20 janvier 2025
La centrale de Gardanne, ici en 2024, est la plus grande centrale biomasse de France. – Wikimedia Commons/CC BY-SA 4.0/François Goglins
Décriée par les écologistes, la centrale redémarre en l’absence d’une nouvelle enquête publique. Celle-ci a pourtant été imposée par la justice. La centrale bénéficie d’une aide de 800 millions d’euros sur huit ans.

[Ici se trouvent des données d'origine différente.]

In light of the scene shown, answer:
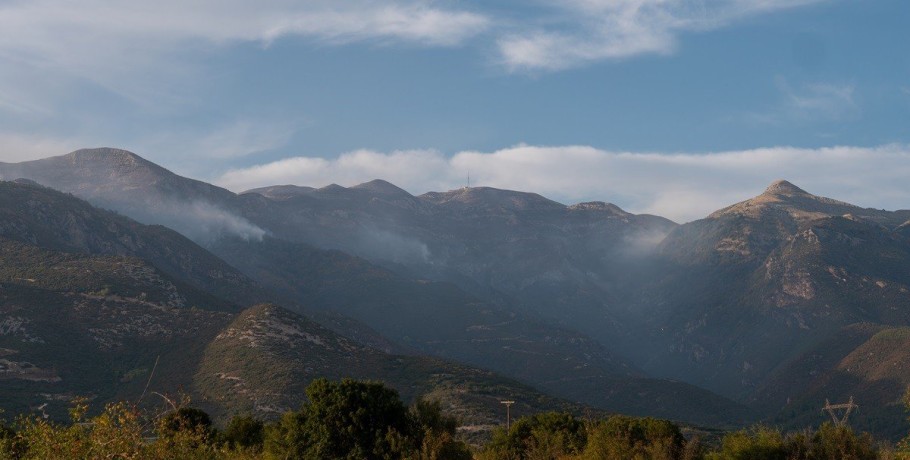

Marseille (Bouches-du-Rhône), correspondance
Cette fois-ci, elle est peut-être bien partie pour fonctionner, treize ans après l’annonce de sa conversion du combustible charbon vers le bois. À Gardanne, non loin d’Aix-en-Provence, la plus grande centrale biomasse de France s’est remise en branle le 15 janvier, après deux ans et demi d’interruption. L’industriel GazelEnergie, filiale française du groupe du milliardaire tchèque Daniel Křetínský, avait stoppé la production pour négocier avec le gouvernement afin d’obtenir un tarif préférentiel de rachat de l’électricité.
Fin 2024, Olga Givernet, la ministre de l’Énergie – son mandat a duré un trimestre, comme le gouvernement Barnier -, est venue sur place annoncer le bonus accordé à l’industriel : 800 millions d’euros sur huit ans. Pour la ministre, cette faveur est justifiée par la sauvegarde des quatre-vingt-dix emplois sur site et par l’activité des dockers de Fos-sur-Mer déchargeant le bois d’importation.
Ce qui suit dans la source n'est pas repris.